In particular, I have studied receivers based on linear filters, which are very attractive from a complexity point of view. In these receivers, as the name implies, MAI is reduced without unduly amplifying the noise by filtering the input signal, and the data can be recovered from the interference-reduced filter output. The desired filter, also called optimal filter in the following, is defined as the one that minimizes or maximizes a tractable cost function closely related to the bit error rate such as the mean-square error (MSE). (Filters reducing the MSE decrease the bit error rate in general.) Given the time-varying characteristics of wireless channels, the optimal filter changes rapidly, so we often use adaptive algorithms to update the filters. We can divide these algorithms into two families: nonblind algorithms and blind algorithms. (The receivers are also termed blind or nonblind according to the algorithm being used.) Nonblind algorithms require a short period that both the transmitter and receiver know the data being transmitted (a.k.a. training sequence); no useful information is sent during this period. They are usually able to provide fairly good estimates of the optimal filter with low complexity, but the throughput is compromised. In contrast, blind algorithms are able to update the filter by processing the useful data information, so no time is wasted with training sequences. They usually trade convergence rate (how fast a reliable estimate of the optimal filter can be found), steady-state performance (how close the estimates are from the optimal filter), and/or computational complexity for increased throughput.

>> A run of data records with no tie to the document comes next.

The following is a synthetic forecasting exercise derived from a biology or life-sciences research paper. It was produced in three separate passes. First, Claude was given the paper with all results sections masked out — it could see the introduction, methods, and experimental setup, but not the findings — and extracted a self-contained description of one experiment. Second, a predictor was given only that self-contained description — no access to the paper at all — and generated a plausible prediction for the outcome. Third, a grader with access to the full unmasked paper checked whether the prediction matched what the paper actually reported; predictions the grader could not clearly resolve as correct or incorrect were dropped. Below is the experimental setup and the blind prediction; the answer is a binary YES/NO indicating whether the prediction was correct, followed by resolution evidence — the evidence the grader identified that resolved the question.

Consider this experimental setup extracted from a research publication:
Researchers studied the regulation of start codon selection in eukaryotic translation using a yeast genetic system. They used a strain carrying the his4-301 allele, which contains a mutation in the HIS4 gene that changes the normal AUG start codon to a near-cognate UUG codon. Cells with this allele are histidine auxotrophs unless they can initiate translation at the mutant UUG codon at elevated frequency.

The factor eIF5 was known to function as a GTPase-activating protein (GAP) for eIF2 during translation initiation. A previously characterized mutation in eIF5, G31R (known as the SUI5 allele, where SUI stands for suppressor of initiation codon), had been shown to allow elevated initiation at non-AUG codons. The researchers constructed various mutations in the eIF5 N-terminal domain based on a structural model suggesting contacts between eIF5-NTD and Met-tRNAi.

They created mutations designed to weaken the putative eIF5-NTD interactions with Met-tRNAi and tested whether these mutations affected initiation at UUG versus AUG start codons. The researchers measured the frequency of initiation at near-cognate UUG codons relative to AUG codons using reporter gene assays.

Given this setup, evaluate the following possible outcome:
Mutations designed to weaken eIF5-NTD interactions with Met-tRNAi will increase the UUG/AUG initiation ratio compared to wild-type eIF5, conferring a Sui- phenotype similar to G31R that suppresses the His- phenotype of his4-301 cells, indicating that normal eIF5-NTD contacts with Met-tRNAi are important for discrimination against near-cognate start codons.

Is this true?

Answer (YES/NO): NO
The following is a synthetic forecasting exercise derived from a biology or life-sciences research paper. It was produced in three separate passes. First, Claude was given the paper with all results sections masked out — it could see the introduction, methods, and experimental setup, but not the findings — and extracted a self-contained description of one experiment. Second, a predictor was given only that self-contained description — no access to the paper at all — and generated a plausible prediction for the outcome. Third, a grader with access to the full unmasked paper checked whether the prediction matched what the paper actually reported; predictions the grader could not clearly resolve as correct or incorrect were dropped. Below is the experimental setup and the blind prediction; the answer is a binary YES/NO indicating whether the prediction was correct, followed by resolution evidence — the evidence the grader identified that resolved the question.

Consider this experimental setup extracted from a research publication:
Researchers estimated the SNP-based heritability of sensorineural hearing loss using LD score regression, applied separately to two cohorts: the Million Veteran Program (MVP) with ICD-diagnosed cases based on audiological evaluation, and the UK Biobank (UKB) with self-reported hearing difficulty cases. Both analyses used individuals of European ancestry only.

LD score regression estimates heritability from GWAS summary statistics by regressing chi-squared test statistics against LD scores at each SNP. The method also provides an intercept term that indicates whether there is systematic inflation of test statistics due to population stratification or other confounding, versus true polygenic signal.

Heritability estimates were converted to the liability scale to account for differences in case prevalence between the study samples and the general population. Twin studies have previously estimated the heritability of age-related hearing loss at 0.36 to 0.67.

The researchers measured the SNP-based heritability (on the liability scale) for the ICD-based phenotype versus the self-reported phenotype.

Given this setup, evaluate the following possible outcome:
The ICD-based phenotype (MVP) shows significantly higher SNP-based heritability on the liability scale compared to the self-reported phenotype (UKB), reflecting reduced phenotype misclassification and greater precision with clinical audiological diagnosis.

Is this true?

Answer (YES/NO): NO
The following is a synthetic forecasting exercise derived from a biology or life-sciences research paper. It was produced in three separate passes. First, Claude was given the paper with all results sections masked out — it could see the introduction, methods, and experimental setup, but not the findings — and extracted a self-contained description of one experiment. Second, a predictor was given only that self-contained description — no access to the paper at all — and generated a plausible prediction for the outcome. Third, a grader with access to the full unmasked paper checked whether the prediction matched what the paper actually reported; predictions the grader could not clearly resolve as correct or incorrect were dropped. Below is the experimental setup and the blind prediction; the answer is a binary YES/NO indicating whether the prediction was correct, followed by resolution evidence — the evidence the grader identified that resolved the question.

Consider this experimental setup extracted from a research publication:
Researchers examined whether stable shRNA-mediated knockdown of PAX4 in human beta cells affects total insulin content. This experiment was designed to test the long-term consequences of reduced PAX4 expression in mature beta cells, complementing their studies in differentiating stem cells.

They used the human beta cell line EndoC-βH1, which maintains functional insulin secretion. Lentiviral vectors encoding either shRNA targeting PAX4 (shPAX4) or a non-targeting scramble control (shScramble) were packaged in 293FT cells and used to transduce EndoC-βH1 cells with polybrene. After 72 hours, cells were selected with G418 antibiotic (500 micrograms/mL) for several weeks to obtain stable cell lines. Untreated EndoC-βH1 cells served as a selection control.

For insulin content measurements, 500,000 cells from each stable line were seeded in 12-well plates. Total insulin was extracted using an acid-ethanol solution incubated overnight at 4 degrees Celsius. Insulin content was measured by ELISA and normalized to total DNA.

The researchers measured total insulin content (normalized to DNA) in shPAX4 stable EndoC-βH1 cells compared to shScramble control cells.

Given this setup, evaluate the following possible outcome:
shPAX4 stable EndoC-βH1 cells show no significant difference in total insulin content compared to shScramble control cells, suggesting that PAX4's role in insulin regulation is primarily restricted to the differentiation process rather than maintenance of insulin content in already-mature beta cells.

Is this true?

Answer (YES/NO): NO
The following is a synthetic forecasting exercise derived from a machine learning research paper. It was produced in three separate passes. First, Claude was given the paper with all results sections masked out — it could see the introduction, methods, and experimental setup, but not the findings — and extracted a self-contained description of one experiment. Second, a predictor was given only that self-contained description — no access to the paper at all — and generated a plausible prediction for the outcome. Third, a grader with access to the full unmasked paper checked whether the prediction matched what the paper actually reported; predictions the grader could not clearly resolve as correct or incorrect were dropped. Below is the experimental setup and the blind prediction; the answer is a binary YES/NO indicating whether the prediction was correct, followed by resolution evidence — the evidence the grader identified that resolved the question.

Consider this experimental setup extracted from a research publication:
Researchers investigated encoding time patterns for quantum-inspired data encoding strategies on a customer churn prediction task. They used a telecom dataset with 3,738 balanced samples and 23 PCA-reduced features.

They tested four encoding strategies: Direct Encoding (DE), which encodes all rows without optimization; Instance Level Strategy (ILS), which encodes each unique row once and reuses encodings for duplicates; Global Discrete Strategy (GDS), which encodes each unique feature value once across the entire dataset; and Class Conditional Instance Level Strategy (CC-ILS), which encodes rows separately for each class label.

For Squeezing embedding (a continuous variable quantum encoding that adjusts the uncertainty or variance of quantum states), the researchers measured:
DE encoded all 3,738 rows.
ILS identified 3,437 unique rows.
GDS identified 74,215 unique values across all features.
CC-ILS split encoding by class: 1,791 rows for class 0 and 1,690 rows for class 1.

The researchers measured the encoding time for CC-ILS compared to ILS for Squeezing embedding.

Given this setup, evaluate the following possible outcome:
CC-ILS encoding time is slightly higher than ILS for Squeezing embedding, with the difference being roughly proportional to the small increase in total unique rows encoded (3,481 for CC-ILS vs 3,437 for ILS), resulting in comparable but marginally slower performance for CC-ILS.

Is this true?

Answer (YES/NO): NO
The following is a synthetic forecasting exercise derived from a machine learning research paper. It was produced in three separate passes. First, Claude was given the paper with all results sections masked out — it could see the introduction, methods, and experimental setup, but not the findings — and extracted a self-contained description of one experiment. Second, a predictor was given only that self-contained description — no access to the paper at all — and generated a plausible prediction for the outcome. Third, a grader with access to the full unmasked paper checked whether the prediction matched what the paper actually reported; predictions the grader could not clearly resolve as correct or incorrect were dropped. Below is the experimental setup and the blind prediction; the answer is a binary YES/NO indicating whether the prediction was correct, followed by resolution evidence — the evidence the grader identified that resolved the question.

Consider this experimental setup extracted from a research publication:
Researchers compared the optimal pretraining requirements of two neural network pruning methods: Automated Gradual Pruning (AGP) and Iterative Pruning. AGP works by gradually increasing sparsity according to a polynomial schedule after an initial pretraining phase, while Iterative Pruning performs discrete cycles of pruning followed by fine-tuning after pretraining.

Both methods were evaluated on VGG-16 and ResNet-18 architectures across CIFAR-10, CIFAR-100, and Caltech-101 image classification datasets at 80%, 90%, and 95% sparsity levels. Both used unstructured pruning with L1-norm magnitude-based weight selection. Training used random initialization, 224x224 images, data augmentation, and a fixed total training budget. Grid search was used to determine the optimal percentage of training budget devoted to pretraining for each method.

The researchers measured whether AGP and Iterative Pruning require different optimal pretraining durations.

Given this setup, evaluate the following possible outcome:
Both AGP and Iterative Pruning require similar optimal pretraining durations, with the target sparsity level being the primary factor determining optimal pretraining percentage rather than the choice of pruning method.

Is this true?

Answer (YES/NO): NO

To achieve fast convergence rate and good steady-state performance, we have investigated blind receivers based on the adaptive projected subgradient method (APSM), an efficient method for minimizing asymptotically a sequence of convex cost functions over a closed convex set [1],[2]. In the proposed method, the APSM has been used to approximate the filter minimizing the MSE iteratively as a point in the intersection of a time-varying family of closed convex sets. These sets restrict the possible candidates of the desired filter and are defined with measurements of the MAI-contaminated input signal and with (technology-dependent) a priori knowledge. We have considered two technologies: direct sequence-code division multiple access (DS-CDMA) systems [3-6] and multi-user multiple-input multiple-output (MIMO) systems [7].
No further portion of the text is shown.